_EXTRACT PROVIDED_
--- begin ---

[Ifeffit] Compiler cannot handle complex function properly

Matt Newville newville at cars.uchicago.edu
Fri Jan 15 12:44:03 CST 2010


Dear Ying,


On Thu, Jan 14, 2010 at 1:00 PM, Ying Zou <zou at uwm.edu> wrote:
> Dear all,

> One colleague of mine brought up this to my attention. He tried a
> simple Fourier transformation C code on different machines (PowerPC
> based MAC G4, Intel based MAC G5, and PCs). The computations yield
> different results, sometimes on the third significant place. In his
> Fourier transformation implementation, a standard complex function
> is called. On MAC boxes, he used GNU C compiler; on PC, MS visual C
> compiler was used. I have done a little web survey on this issue, it
> seems that this was reported by others, too; there have been
> suggestions that it is much more reliable to handle real or
> imaginary part separately.

By "more reliable" do you mean in general or for these particular
configurations (compilers, processors)?  You didn't mention which
libraries were used for the FTs or what precision level was expected.

--- end ---

_SOURCE EXCERPT_
--- begin ---

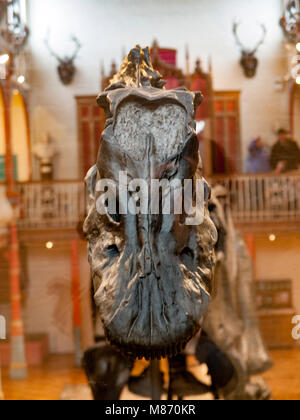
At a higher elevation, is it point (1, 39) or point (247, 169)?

--- end ---

_WRITTEN EXERCISE A_
Using the Ifeffit message, answer these:
(i) Which compiler was used on the PCs?
(ii) At which significant place did the results sometimes differ?
(iii) Which two details does the reply say were not mentioned?
_WRITTEN EXERCISE B_
Translate this sentence from the Ifeffit message into Spanish: "On MAC boxes, he used GNU C compiler; on PC, MS visual C compiler was used."

_TASK RESULT A_
(i) The MS visual C compiler.
(ii) The third significant place.
(iii) Which libraries were used for the FTs, and what precision level was expected.

_TASK RESULT B_
En los equipos MAC usó el compilador GNU C; en el PC se usó el compilador MS visual C.